I went in to the doctor’s appointment hoping for the best but preparing for the worst. I figured I’d made it 3 months, and if he said it was still more time on one leg, I could handle it.

The x-ray tech led me down the hall. I noted the difference between now and the first visit back in June. Then: wheeled down the hall in a wheelchair, needing help getting on the table. Now: walking with crutches, able to sit down on the table and swing my legs up.

The doctor looked at the x-rays and showed me the difference between then and now, pointing out the bone growth. It looked good, he said. The plan: over the next 2 weeks work up to 100% weight bearing, still using crutches. After 2 weeks, try going without. OK to drive at that point.

This was what I was hoping to hear.

Here’s the strange thing though: I’ve been like this now for long enough that this is what feels like normal. This is my life, on crutches. And using crutches is like … having a crutch to lean on. It’s like I have an excuse — for needing help, for moving slowly, for not doing what I am normally able to do.

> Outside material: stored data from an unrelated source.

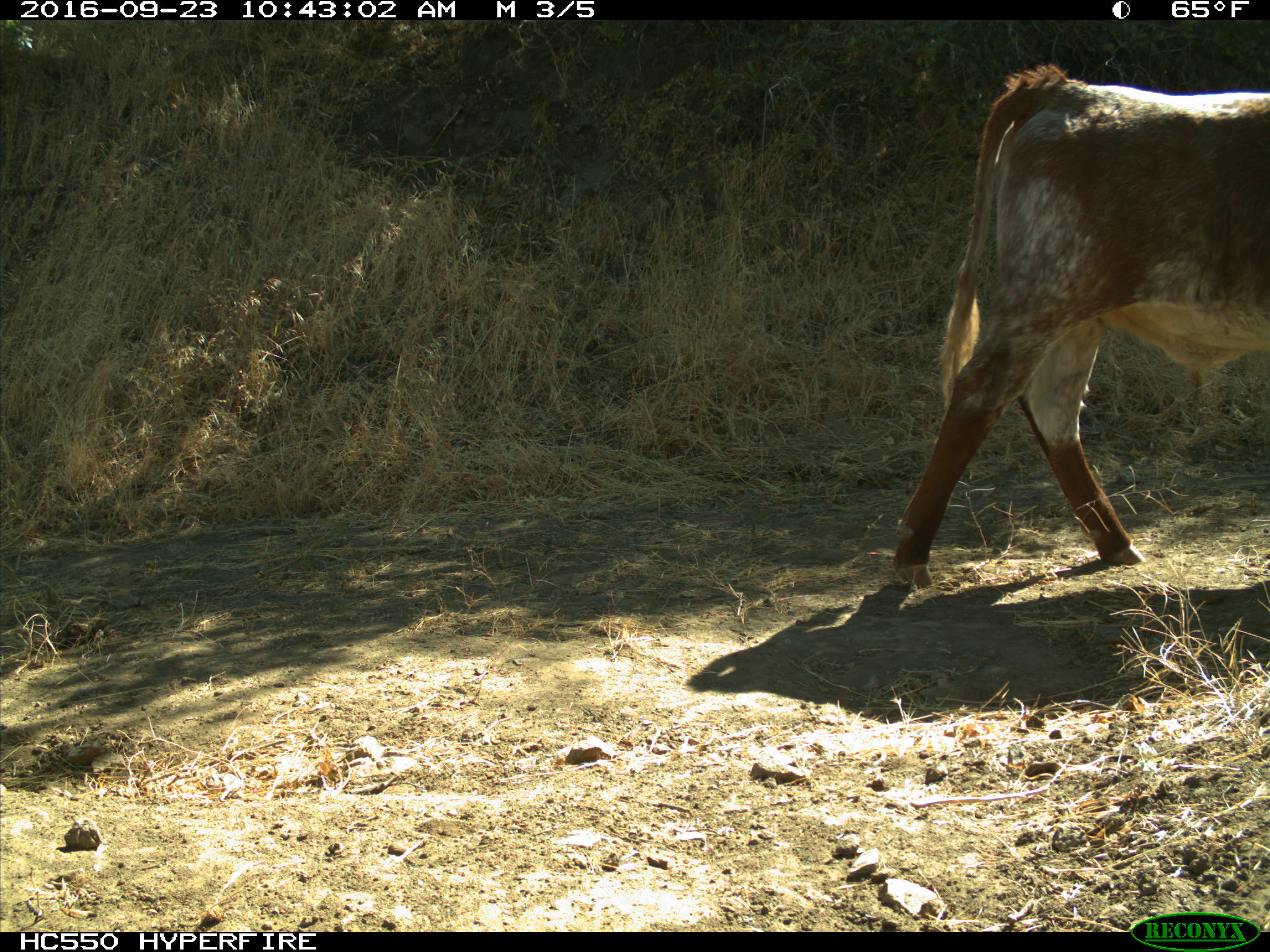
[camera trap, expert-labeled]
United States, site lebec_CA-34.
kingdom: Animalia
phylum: Chordata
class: Mammalia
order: Artiodactyla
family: Bovidae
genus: Bos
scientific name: Bos taurus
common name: domestic cow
Bos taurus (domestic cow).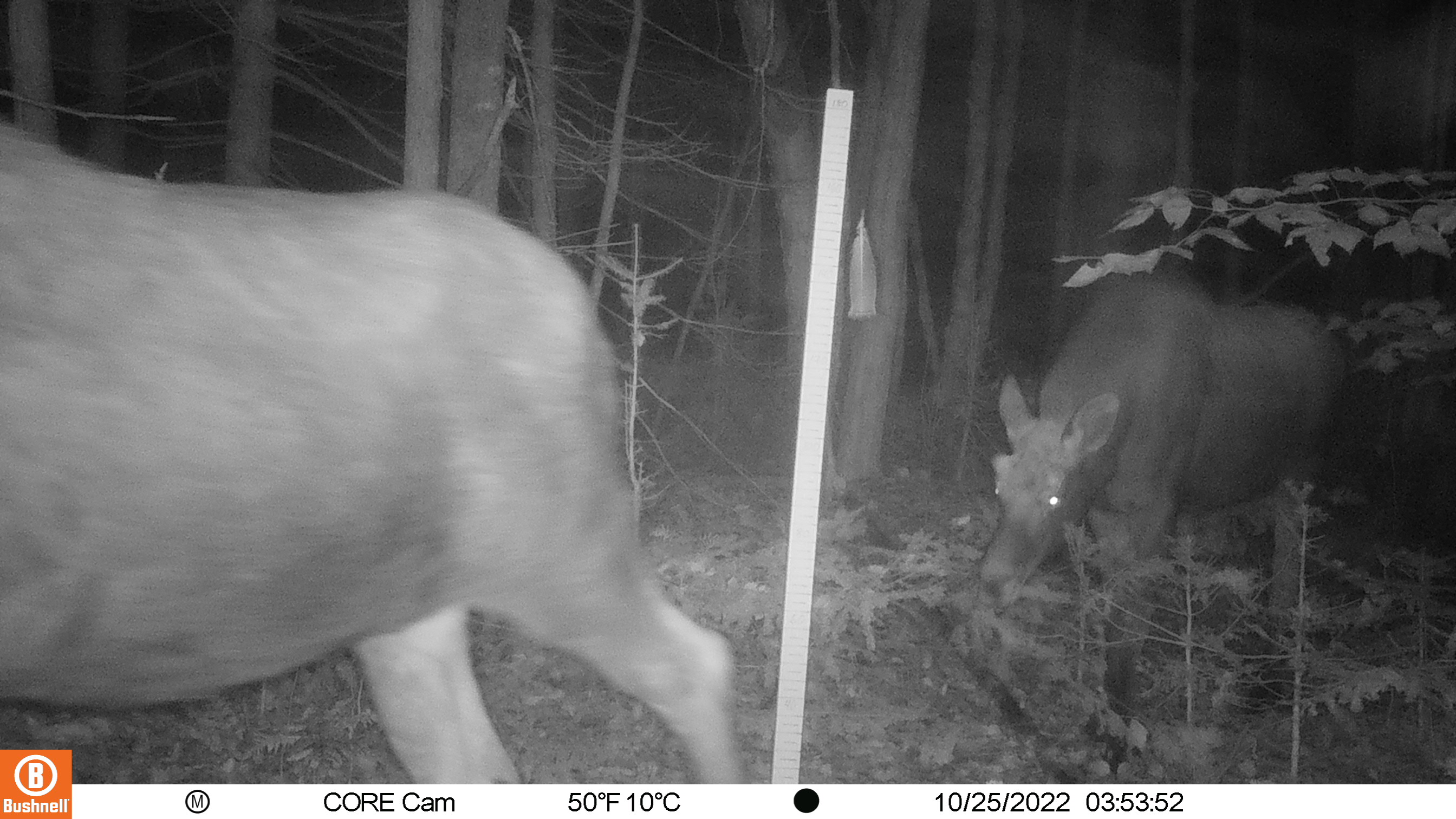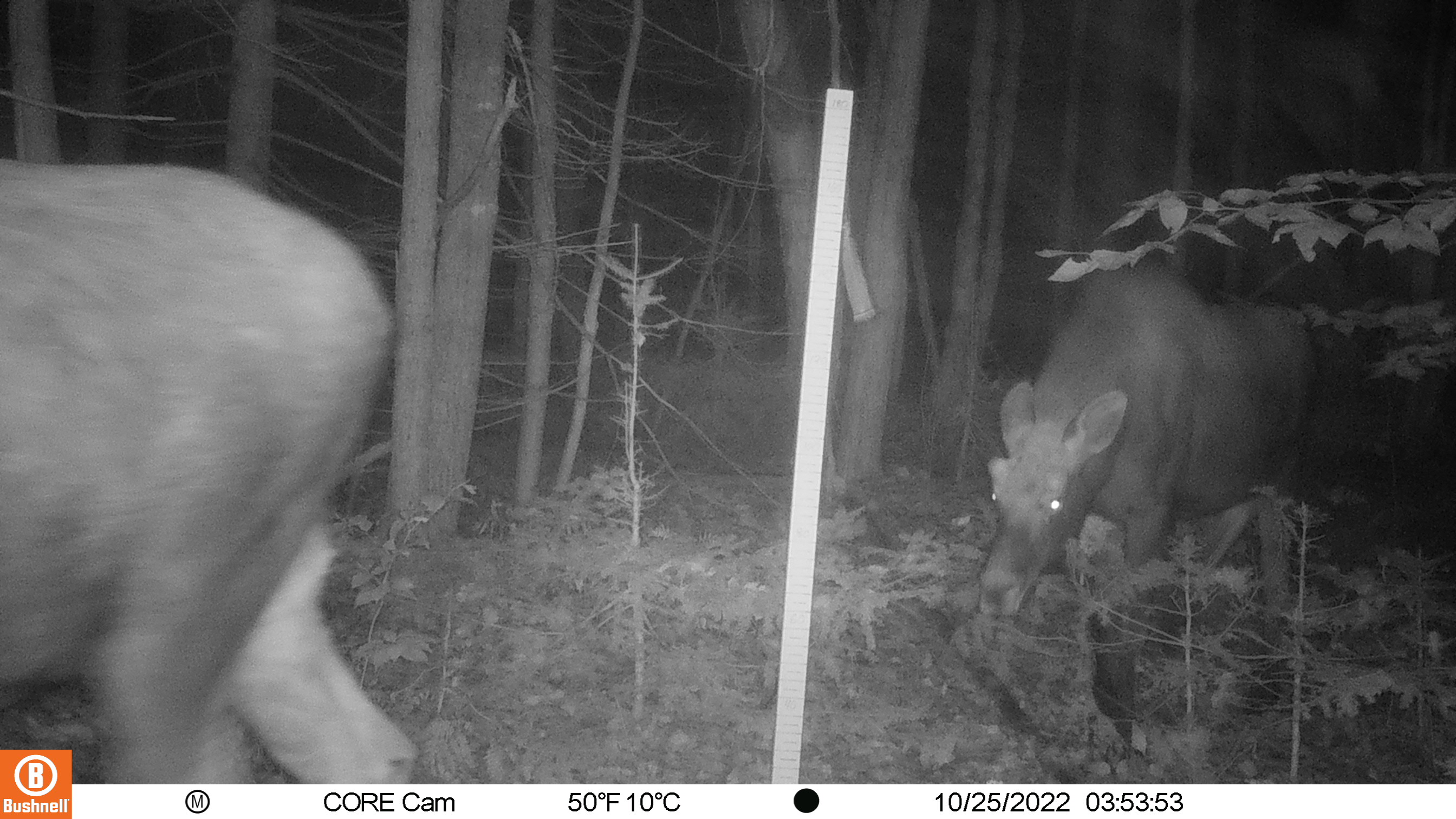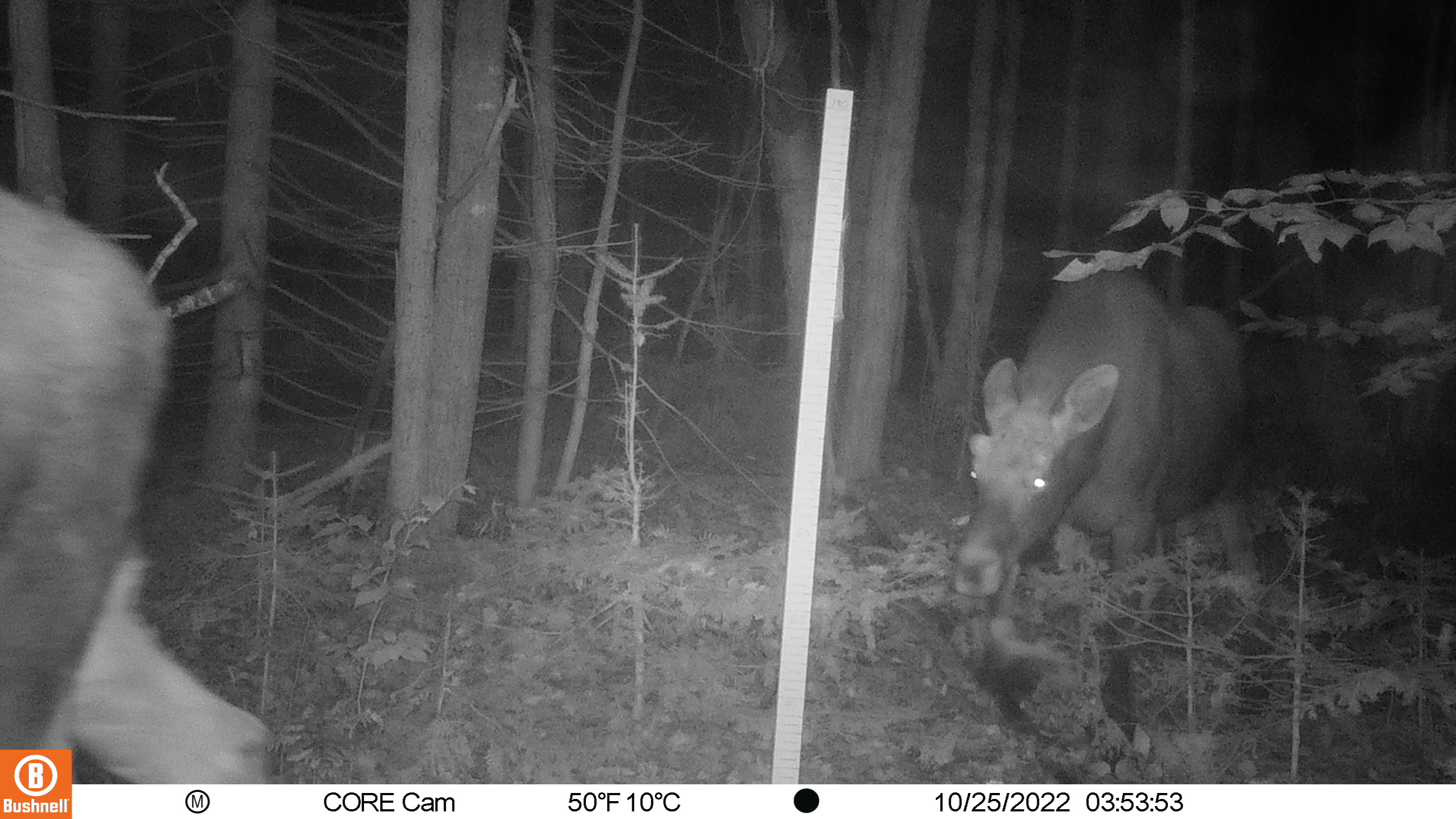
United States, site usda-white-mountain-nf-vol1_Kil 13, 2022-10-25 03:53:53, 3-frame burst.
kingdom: Animalia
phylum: Chordata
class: Mammalia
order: Artiodactyla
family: Cervidae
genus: Alces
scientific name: Alces alces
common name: moose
Moose (Alces alces).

Without the crutches, I’ll just be slow and lazy with no visible excuse. I was feeling like I didn’t want to give them up. And that was a weird feeling — and quite unexpected. I can see first hand how we adapt to things that happen to us, and how the inertia and comfort in the familiar makes us resistant to change. Even if that change will likely be for the better.

Leaving the doctor’s office I tentatively tried putting some weight on my right leg for the first time in 3 months. It felt like this:

In 24 hours it’s already gotten a bit better. The leg is still pretty wobbly, but it is a “first step”.

The other piece of good news: I asked, can I ride a stationary bike? Sure, he said. I didn’t explain that it is a time trial bike on a fluid trainer. I figured he didn’t need to know that.